III

Dans l’amertume même de mes déceptions je n’ai jamais rencontré la haine. Je ne suis pas du même sang qu’Ajax injuriant les dieux. A l’homme seul j’ai réservé mes colères, pour tout ce que j’ai vu de vil en lui, et jamais elles ne furent plus vibrantes que devant le spectacle hideux que m’inspirent mes contemporains. En dehors même des fanges où son ambition et sa cupidité le plongent, alors même qu’il souffre par la femme—indigne qu’il en est souvent—c’est à sa lâcheté seule que j’en veux et non aux instincts admirables de torture de son bourreau. Loin de moi l’idée de révoltes inutiles. La gloire du soleil se rit du vol ensanglanté de nos blasphèmes. Ainsi la Beauté plane fort au-dessus de nos plaintes et de nos rébellions. Tout est excuse pour les crimes de la femme et ses faiblesses portent, en elles, leur pardon.

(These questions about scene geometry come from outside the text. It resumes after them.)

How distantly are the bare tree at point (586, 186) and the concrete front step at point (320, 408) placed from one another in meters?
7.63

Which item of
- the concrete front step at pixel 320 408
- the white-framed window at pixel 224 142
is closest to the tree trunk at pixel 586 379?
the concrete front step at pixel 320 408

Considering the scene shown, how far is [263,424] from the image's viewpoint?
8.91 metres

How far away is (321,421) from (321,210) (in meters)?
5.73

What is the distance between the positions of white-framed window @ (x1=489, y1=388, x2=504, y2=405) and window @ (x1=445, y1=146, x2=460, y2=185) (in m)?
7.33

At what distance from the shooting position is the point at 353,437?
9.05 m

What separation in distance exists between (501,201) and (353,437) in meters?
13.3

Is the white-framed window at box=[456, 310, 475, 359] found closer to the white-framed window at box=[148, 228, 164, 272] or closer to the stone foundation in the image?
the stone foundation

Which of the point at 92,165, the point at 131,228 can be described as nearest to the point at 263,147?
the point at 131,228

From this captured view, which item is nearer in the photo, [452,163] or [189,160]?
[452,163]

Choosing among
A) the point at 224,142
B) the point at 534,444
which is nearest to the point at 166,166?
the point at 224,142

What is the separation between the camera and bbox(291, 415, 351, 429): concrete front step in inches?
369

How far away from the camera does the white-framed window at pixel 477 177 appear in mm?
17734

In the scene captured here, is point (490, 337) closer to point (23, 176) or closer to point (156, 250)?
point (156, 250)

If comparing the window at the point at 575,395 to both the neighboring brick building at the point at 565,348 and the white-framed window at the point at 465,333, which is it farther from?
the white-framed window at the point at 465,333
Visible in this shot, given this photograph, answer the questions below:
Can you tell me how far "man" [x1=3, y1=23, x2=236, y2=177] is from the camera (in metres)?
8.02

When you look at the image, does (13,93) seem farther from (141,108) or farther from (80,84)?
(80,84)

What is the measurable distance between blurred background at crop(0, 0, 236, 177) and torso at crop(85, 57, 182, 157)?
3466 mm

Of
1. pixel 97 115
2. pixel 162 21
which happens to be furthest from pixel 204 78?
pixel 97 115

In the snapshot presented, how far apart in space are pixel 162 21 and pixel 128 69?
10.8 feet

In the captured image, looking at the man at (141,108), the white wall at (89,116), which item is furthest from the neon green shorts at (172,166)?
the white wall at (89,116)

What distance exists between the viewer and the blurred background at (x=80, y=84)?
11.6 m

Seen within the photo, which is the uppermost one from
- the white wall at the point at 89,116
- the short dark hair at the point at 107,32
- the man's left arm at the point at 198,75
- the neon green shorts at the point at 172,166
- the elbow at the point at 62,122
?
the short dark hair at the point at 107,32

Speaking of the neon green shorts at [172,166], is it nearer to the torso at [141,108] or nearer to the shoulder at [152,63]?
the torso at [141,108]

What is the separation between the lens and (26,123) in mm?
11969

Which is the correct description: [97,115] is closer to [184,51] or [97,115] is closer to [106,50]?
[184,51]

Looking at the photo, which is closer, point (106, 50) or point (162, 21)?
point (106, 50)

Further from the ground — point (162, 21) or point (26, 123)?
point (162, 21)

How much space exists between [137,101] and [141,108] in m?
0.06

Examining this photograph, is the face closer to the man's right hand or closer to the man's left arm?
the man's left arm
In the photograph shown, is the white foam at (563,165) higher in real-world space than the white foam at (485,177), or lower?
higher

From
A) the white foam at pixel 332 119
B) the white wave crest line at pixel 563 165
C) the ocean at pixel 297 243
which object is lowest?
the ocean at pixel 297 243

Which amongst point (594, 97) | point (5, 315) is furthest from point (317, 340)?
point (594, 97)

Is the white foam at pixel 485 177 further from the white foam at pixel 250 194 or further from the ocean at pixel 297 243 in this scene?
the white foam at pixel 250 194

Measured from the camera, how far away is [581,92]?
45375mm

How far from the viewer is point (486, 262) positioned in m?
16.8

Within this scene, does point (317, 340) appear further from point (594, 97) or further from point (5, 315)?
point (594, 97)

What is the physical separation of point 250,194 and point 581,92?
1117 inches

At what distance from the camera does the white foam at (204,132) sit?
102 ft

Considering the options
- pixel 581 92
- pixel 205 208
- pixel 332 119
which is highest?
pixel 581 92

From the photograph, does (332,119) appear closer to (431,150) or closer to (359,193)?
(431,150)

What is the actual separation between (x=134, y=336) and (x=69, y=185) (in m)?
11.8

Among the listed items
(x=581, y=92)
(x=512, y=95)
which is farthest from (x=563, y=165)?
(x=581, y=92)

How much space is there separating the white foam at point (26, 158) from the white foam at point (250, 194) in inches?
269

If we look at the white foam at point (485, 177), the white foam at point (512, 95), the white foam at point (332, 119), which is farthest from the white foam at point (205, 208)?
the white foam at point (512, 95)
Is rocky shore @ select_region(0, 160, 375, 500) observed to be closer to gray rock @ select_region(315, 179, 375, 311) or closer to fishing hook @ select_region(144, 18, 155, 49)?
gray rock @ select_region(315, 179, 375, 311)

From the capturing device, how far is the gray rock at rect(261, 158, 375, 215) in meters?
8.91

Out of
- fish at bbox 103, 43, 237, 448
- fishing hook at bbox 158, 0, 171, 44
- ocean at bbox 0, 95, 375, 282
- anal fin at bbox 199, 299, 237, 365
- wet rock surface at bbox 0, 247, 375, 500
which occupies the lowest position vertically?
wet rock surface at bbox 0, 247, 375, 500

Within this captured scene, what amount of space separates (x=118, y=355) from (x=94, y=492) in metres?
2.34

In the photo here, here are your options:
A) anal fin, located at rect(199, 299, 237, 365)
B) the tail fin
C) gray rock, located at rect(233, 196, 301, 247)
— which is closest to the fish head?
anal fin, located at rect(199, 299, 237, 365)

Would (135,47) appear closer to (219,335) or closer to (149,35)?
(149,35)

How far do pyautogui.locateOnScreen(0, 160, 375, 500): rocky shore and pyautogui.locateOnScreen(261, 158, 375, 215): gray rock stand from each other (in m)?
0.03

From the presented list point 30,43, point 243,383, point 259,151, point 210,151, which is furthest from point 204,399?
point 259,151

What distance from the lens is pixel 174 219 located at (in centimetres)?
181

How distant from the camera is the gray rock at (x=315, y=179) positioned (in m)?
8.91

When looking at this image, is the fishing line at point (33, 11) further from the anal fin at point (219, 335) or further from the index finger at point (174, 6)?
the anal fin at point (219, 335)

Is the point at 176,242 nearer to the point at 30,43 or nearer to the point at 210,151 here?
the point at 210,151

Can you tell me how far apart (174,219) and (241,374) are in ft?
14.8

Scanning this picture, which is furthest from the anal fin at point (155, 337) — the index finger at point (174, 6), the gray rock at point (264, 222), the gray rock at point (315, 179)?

Non pas qu’elle ne mérite d’être traitée comme un être moral—il y aurait, dans un tel jugement, quelque chose de dédaigneux—mais parce que la morale rigide, dont s’accommode la brutalité de notre nature, est forcée de s’assouplir pour elle et de s’ingénier aux délicatesses de son tempérament et de son esprit. Elle a droit,—et elle le sait—à certaines inconsciences, parce que sa mission est à la fois cruelle et douce, et c’est à ces inconsciences d’ailleurs que nous devons, le plus souvent, ses bontés. Il y aurait donc, de notre part, grande injustice à nous en plaindre. On a beaucoup discuté sur la faiblesse de la femme et la facilité de ses chutes. Mais on n’a pas assez loué ses admirables facultés de relèvement. L’homme déchu s’enlise dans les fanges et y disparaît. C’est l’expérience de tous les jours et jamais elle ne se prodigue autant, sous nos yeux, qu’en ces heures troublées où l’honneur flotte comme un vaisseau désemparé sur les abîmes et menace de ne plus être que le nom d’une chose à jamais engloutie. Mais que de femmes tombées nous avons revues debout, purifiées par quelque noble sentiment, courtisanes devenues épouses loyales, épouses infidèles devenues mères sublimes! Rien de plus fréquent, pour qui sait regarder autour de soi, que ces magnifiques sursauts de la Femme vers l’idéal longtemps déserté, et ces résurrections de l’âme engourdie, ce réveil de la conscience sont, chez elles, spectacle commun.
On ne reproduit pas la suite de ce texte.